Aw, shoot, I cannot have x, y, and z public, I'd better make them protected so that MyClass can work with them, but they are not available to anybody else (encapsuling the state like a good programmer):

struct Base {
protected:
  int x,y,z;
};

class MyClass : public MyBase {
public:
  MyClass() { ... }

  size_t get_offset() { return offsetof(MyBase, y); }
};
... and then let's just compile it and off we go:
$ g++ -ggdb -Wall -ansi -pedantic    offsetof.cc   -o offsetof
offsetof.cc: In member function ‘int MyClass::get_offset() const’:
offsetof.cc:8: error: ‘int MyBase::y’ is protected
offsetof.cc:16: error: within this context
offsetof.cc:16: warning: invalid access to non-static data member ‘MyBase::y’ of NULL object
offsetof.cc:16: warning: (perhaps the ‘offsetof’ macro was used incorrectly)
Hey! What is going on now! Just making the member variables protected does not make the struct non-POD... or? Well, it turns out that it actually does, let us read that paragraph again (with the boldface emphasis added by me):
A POD-struct is an aggregate class that has no non-static data members of type non-POD-struct, non-POD-union (or array of such types) or reference, and has no user-defined copy assignment operator and no user-defined destructor.
So, what is an aggregate class then? Moving on to 8.5.1/1, we have:
An aggregate is an array or a class with no use-declared constructors, no private or protected non-static data members, no base classes, and no virtual functions.
So, making the members protected actually made the base class non-POD. Shoot... now what? Well, that restriction only applies to the MyBase class, not to the way we inherit from that class, so by just using protected inheritance, I will make the member variables protected within MyClass while MyBase is a POD, like this:
struct MyBase {
  int x,y,z;
};

class MyClass : protected MyBase {
public:
  MyClass() { x = 1; y = 2; z = 3; }

  int get_offset() const {
    return offsetof(MyBase, y);
  }

};
This also means that I finally found a good reason for protected inheritance, which is one of the language gadgets I really never have not seen any use for until now.

2 comments:

Unknown said...

This may be stretching the standard's wording a bit much? While the compiler is silenced, I don't think get_offset() really does what's intended anymore. Consider:

[1]
class Another {
public:
int a,b,c;
};

class MyClass : protected Another, protected MyBase {
public:
MyClass() { x = 1; y = 2; z = 3; }

int get_offset() const {
return offsetof(MyBase, y);
}
};

[2] If MyClass had a vtpr.

In either case get_offset() would not point to the intended MyClass::y member.

Mats Kindahl said...

You are entirely correct that is does not do the same thing for the cases you mention. Also, the intention of a class is to encapsule data, but by casting the subclass into the base class, the encapsuling can be circumvented, which is not really a good thing.

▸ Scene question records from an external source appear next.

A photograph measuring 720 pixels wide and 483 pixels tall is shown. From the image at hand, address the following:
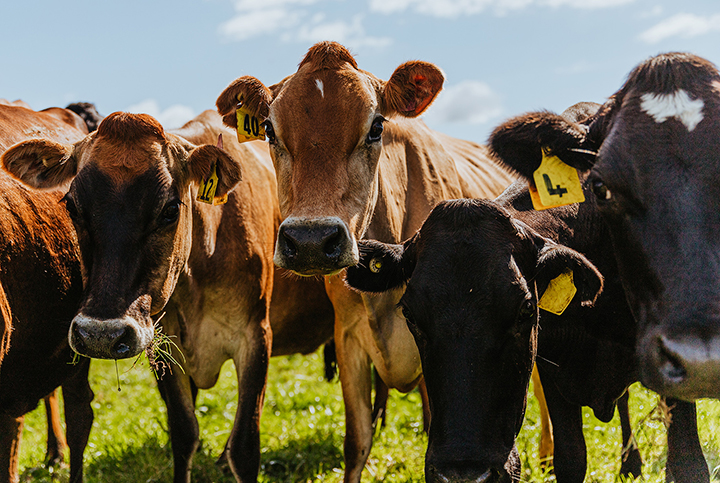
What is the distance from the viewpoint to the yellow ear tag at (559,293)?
132 inches

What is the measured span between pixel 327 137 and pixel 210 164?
822mm

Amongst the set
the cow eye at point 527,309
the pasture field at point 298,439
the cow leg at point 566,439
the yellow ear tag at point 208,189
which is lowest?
the pasture field at point 298,439

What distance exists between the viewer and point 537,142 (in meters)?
3.49

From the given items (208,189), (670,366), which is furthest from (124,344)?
(670,366)

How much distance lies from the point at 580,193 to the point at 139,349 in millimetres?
2466

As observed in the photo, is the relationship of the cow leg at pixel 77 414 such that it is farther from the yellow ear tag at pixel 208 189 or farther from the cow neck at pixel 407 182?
the cow neck at pixel 407 182

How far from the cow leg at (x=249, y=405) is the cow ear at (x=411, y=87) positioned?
6.02 feet

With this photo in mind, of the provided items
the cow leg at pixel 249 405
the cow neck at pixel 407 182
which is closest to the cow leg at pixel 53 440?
the cow leg at pixel 249 405

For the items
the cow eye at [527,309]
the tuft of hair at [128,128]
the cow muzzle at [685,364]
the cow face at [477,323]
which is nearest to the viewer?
the cow muzzle at [685,364]

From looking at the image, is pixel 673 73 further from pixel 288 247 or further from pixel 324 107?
pixel 288 247

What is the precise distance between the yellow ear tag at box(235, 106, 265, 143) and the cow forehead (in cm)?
38

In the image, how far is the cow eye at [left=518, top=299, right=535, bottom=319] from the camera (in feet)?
10.0

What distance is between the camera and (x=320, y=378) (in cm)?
891

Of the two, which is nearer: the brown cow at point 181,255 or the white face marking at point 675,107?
the white face marking at point 675,107
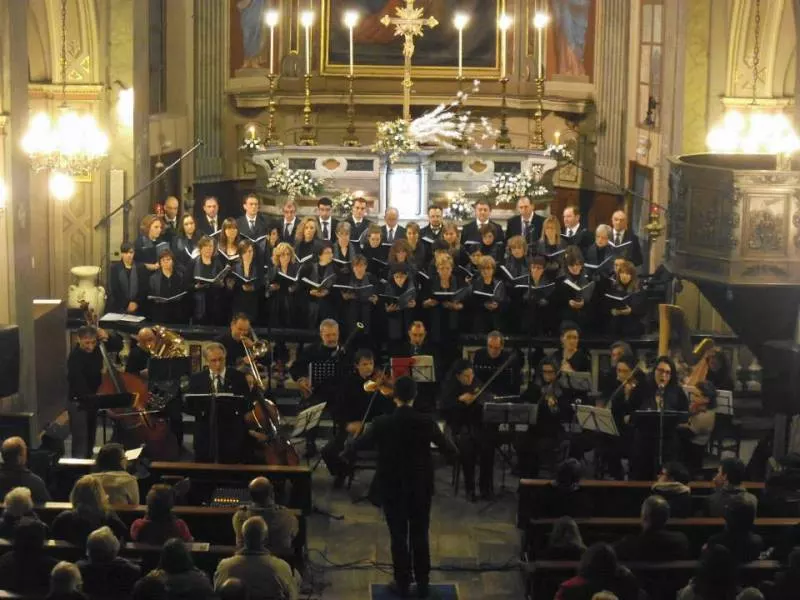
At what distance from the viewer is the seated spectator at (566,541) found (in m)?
10.5

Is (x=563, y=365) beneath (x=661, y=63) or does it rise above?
beneath

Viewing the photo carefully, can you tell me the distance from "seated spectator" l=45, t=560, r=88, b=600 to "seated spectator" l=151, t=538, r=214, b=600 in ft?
1.38

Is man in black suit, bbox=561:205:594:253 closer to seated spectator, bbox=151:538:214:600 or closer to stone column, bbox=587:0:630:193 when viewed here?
stone column, bbox=587:0:630:193

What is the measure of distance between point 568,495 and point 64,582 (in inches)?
153

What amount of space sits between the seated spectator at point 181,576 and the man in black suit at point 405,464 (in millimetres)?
2422

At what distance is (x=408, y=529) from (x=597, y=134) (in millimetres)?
13292

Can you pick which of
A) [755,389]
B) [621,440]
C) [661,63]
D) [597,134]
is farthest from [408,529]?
[597,134]

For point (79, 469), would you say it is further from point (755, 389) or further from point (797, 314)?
point (755, 389)

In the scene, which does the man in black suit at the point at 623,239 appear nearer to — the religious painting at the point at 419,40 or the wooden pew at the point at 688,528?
the wooden pew at the point at 688,528

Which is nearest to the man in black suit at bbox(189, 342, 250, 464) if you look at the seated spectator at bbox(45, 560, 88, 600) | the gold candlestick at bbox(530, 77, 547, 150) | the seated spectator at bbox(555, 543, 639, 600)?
the seated spectator at bbox(45, 560, 88, 600)

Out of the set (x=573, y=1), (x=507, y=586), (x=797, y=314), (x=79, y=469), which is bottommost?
(x=507, y=586)

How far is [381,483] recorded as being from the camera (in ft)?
37.5

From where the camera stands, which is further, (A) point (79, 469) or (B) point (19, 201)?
(B) point (19, 201)

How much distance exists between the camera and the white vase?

The main problem, however, is that we get a warning for a case that ought to be safe: that of using offsetof() for getting the offset of a member variable in a context where the member variable is accessible. It would be better to not produce a warning for the first case, and hence not force programmers to work around the warning to a case that is not really safe. Note that the compiler should still produce a warning (or even an error) for the cases you give.

Also, the main points of the post is to clarify what an aggregate class is and the restrictions on the offsetof() macro.